The world has suffered a dozen official recessions since the Great Depression of the 1920s. Economic downturns and their associated recoveries are a recurring feature of the economic landscape. You could almost call them 'a normal part of business'.
Interestingly, recessions have become shorter and less frequent in recent decades.
A review of past recessions from Investopedia
Depressions and recessions are generally preceded by a loosening and then sharp tightening of the monetary supply by the country's central bank.
When it comes to selling your business, the timing of the sale can be a huge factor in the ultimate valuation of your business. This is especially true in tough economic times. During recessions or depressions, borrowing power across the economy may be suppressed, limiting what a buyer can afford to pay. The demand for businesses in declining industries may be lower than boom times.
The same business in during a boom time will often receive a greater sale price than the same business during an economic downturn. So it's crucial for business owners to be strategic and proactive in timing the sale of their business to maximise it's valuation.
The first step in negotiating the best price for your business is to determine its intrinsic value. There are various methods for valuing and benchmarking a business, including the income approach (based on EBITDA), the asset approach, and the market approach. Ultimately, the value of your business will be based on 3 key factors: 1) its financial performance 2) its future potential earnings 3) FOMO (fear of missing out) that drives a market premium - how many buyers are willing to outbid each other.
Factors to consider when assessing the value of your business include its revenue, profitability, and future growth potential. It is crucial to seek the advice of a professional business broker or financial advisor, who can value your business and provide an accurate assessment of your company's value.
Once you have an idea of what your business is worth, set clear goals for the negotiation process. Consider what you hope to achieve through the sale of your business. Aside from getting the best sale price for your business, what terms are most important to you? How long will you remain with the business? Will you accept a gradual payout over time? Will your payout be tied to business performance? Research the market and industry of your potential buyers to understand their motivations for acquiring your business. This can help you tailor your negotiation strategy to better meet their needs.

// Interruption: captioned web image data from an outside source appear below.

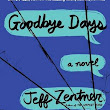 Goodbye Days by Jeff Zentner ~ The Review Room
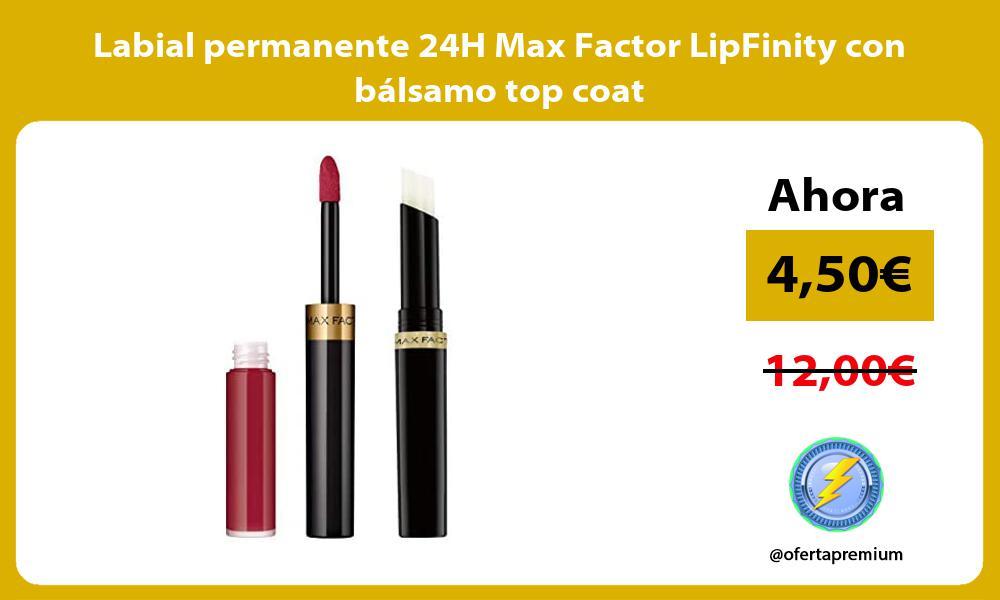 Labial permanente 24H Max Factor LipFinity con bálsamo top coat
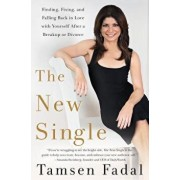 The New Single: Finding, Fixing, and Falling Back in Love with Yourself After a Breakup or Divorce, Paperback/Tamsen Fadal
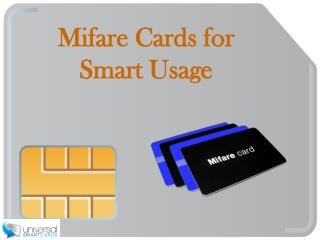 Mifare Cards for Smart Usage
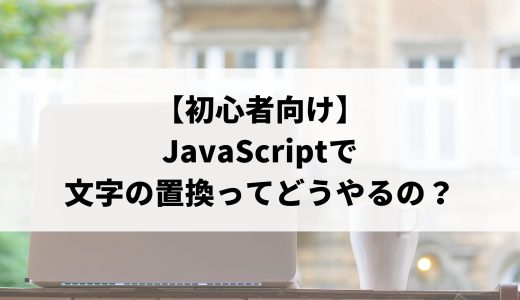 【初心者向け】JavaScriptで文字の置換ってどうやるの?基本的な方法を分かりやすく解説します。
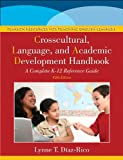 img - for The Crosscultural, Language, and Academic Development Handbook: A Complete K-12 Reference Guide (5th Edition) book / textbook / text book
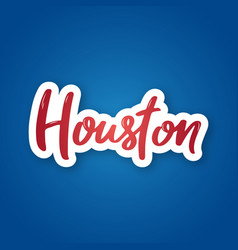 houston - hand drawn lettering name of usa city vector image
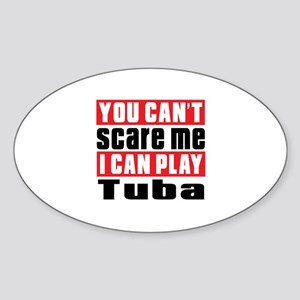I Can Play Tuba Sticker (Oval)
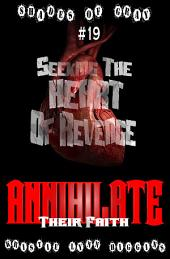 #19 Shades of Gray: Seeking The Heart Of Revenge: Annihilate Their Faith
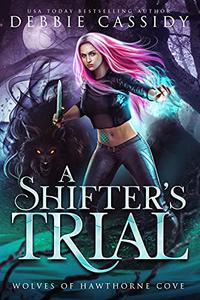 A Shifter's Trial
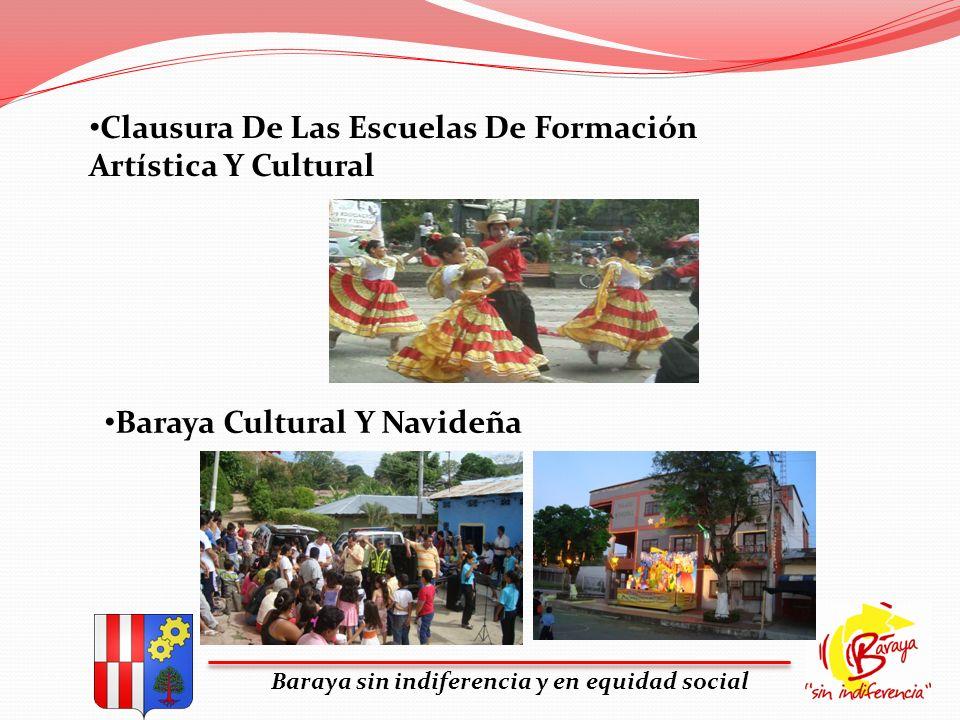 Baraya sin indiferencia y en equidad social Clausura De Las Escuelas De Formación Artística Y Cultural Baraya Cultural Y Navideña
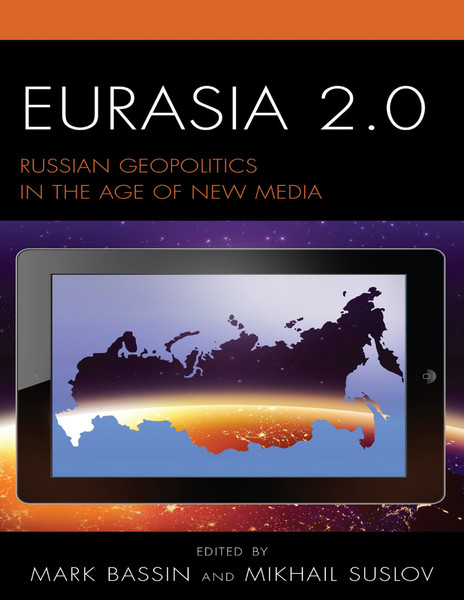 Mikhail-Suslov_-Mark-Bassin_-eds.-Eurasia-2.0-_-Russian-Geopolitics-in-the-Age-of-New-Media-Lexington-Books-2016-.pdf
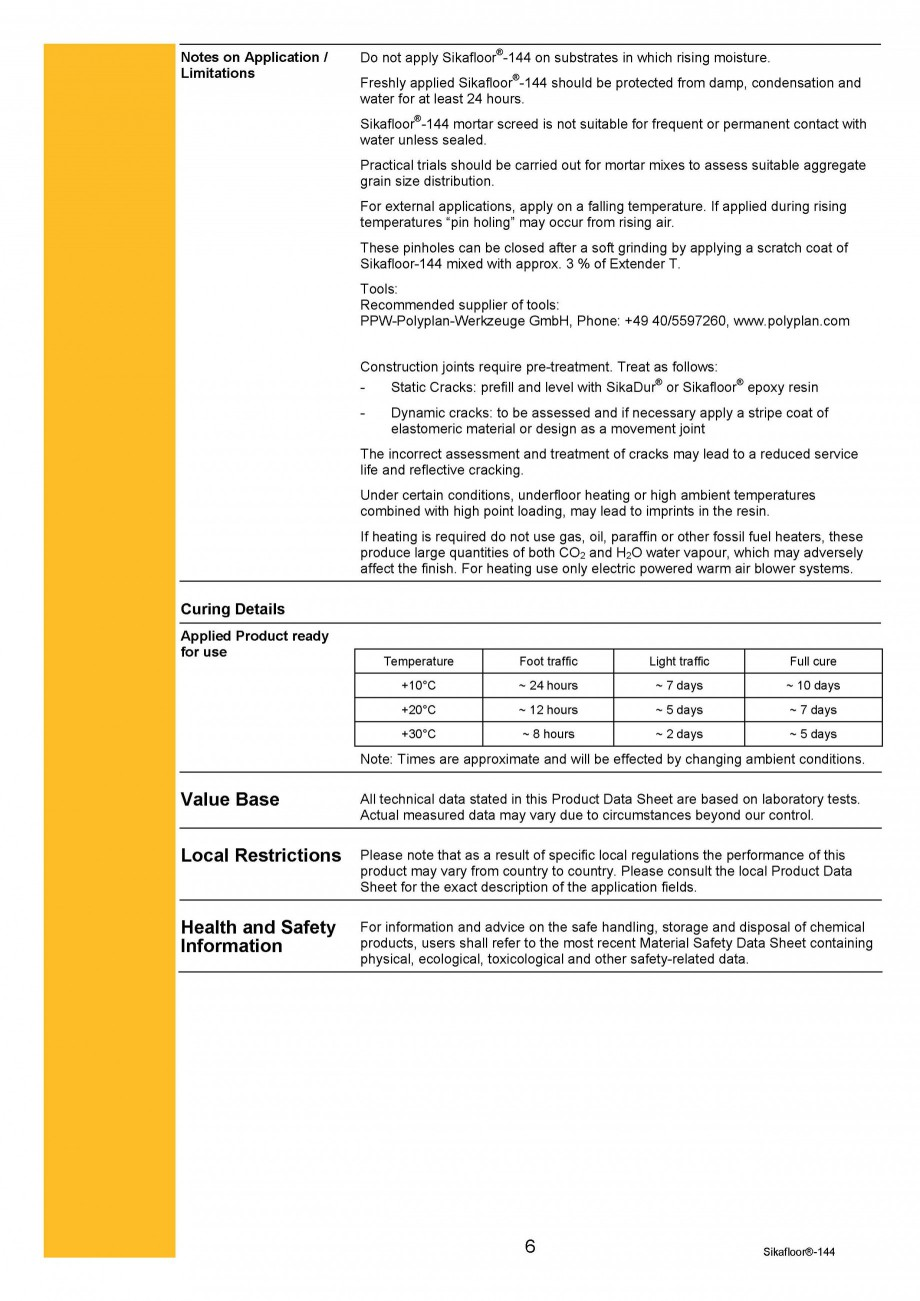Pagina 6 - Amorsa epoxidica bicomponenta SIKA Sikafloor®-144 Fisa tehnica Engleza ea is highly...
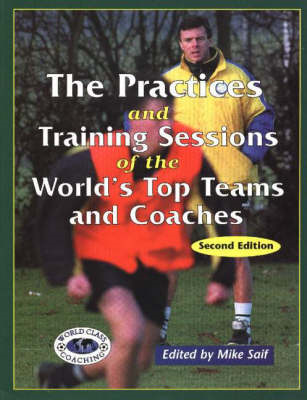 Practices and Training Sessions of the World's Top Teams and (BOK)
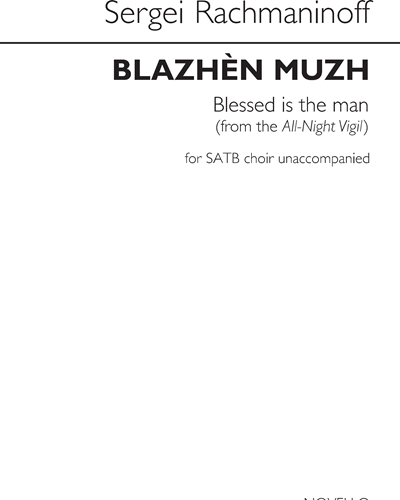 Blazhèn Muzh / Blessed is the Man (From the All-Night Vigil)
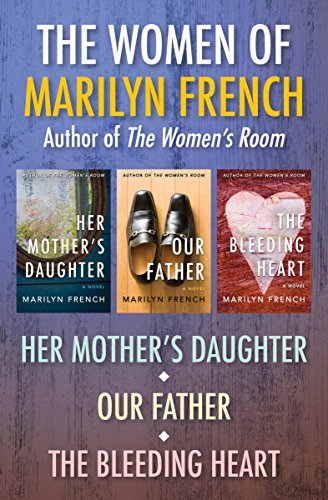 The Women of Marilyn French: Her Mother's Daughter, Our Father, and The Bleeding Heart (Womens 80s)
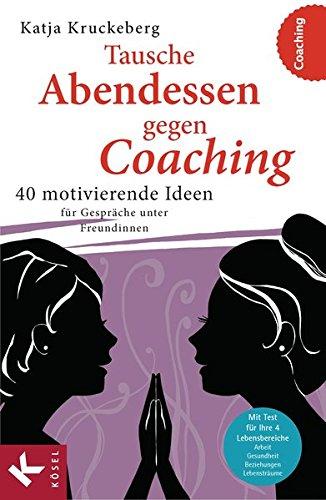 40 Abendessen (Tausche Abendessen gegen Coaching: 40 motivierende Ideen für Gespräche unter Freundinnen)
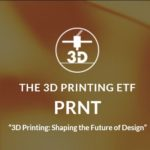 Review of The 3D Printing ETF (PRNT) from Ark Invest
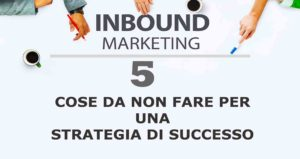 Inbound marketing 5 cose da non fare per una strategia di successo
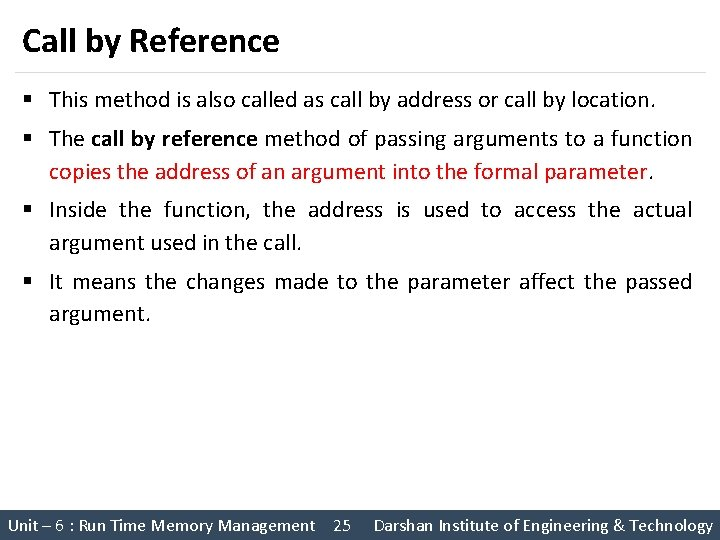 Call by Reference § This method is also called as call by address or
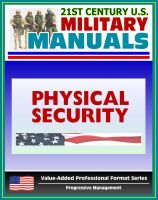 Cover for '21st Century U.S. Military Manuals: Physical Security Army Field Manual - FM 3-19.30 - Building Security Concepts including Barriers, Access Control (Value-Added Professional Format Series)'
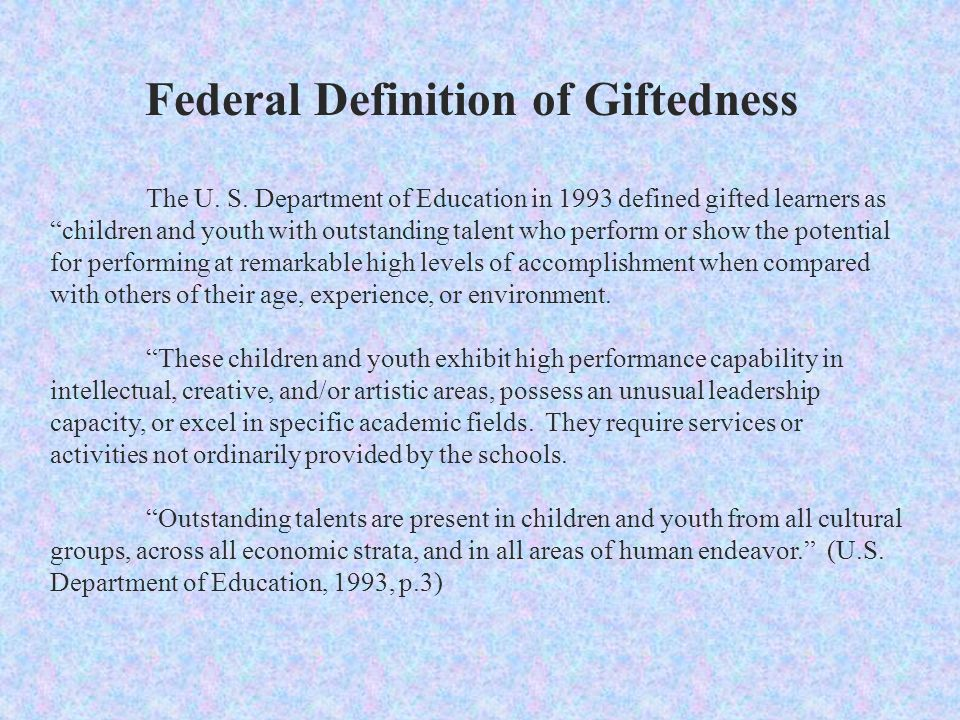 Federal Definition of Giftedness The U. S.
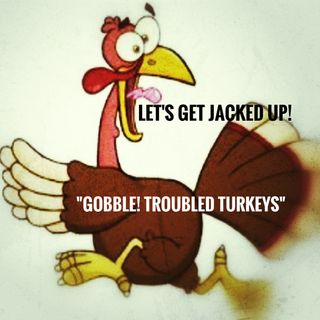 "LET'S GET JACKED UP! ""Gobble Troubled Turkeys"""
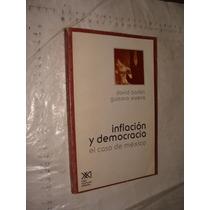 Libro Inflacion Y Democracia , El Caso De Mexico , David Bar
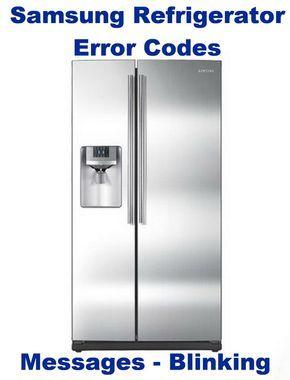 Samsung Refrigerator Error Fault Codes How To Reset Samsung Refrigerator Samsung Refrigerator Repair Refrigerator Repair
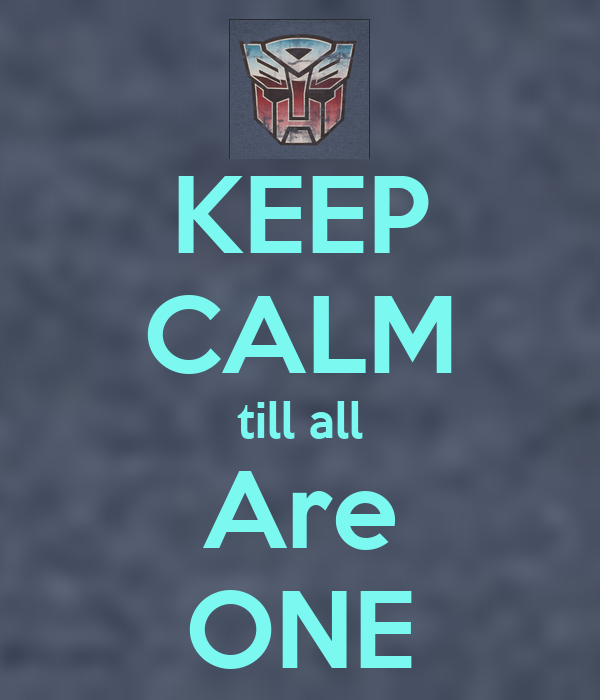 KEEP CALM till all Are ONE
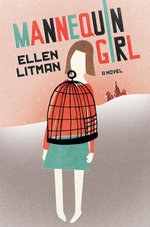 Mannequin Girl : A Novel - Ellen Litman
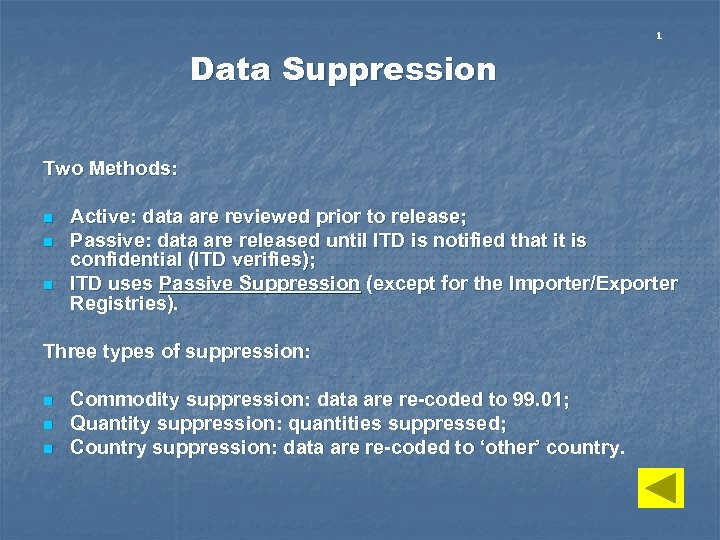 1 Data Suppression Two Methods: n n n Active: data are reviewed prior to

In addition to setting goals and researching the buyer, it is important to gather supporting documents that can help justify your asking price. This preparation for sale may include gathering financial statements, industry/market analyses, and other relevant information. Consider hiring a lawyer and financial advisor to assist with the negotiation process, as they can provide valuable guidance and support.Some businesses are bought to achieve strategic goals. Some are bought to achieve financial goals. Read more: The differences between financial and strategic buyers
When it comes to negotiations, it is important to be willing to negotiate. A seller who is not open to at least some compromise is a "red flag" for any buyer. If the seller is not negotiable before the deal (when everyone is on best behaviour), this does not paint a rosy picture for what post-deal interactions will be like.
However while being lenient, it is also important to stand your ground on key issues, such as the asking price. Rather than being dogmatic, use current and empirical data as well as supporting documents to justify your asking price. This can help you negotiate from a position of strength - making a strong case for the value of your business.
One negotiating strategy to consider is offering non-financial incentives to sweeten the deal. These might include:
Incentives like the above, can be useful in situations where the buyer may be hesitant to pay the full asking price.
Be prepared to walk away from the negotiations if the offer is not to your satisfaction. While it may be tempting to accept a lower sale price in tough economic times, it is important to remember that times change and in just a few years the economic outlook might be different. With long term thinking like this, know the value of your business and don't sell for less than it is worth.
Once an agreement has been reached, it is important to review and finalize the terms of the sale. Ensure that the terms in the written contract explicitly match what was been agreed to in principle. If any terms are missing or ambiguous, you cannot rely on prior discussions to clarify these points.
Important terms to double check include the purchase price, incentives, bonuses, timeframes, and the terms of the ownership transfer. Ensure a lawyer or financial advisor reviews the contract to ensure that your interests are protected.
Once the contract has been reviewed and finalized, it is time to close the deal and transfer ownership of the business. This may involve signing legal documents, transferring assets, paying out employee subsidies and completing other necessary steps.
By assessing the value of your business through an experienced valuer like Lloyds Corporate Business Brokers , by preparing for negotiations, and by using strategies such as offering incentives, you can increase your chances of achieving your goals in the sale of your company. By being proactive and strategic about your timing in the context of the broader global economic situation, you can maximize the financial return on your business and set yourself up for future success.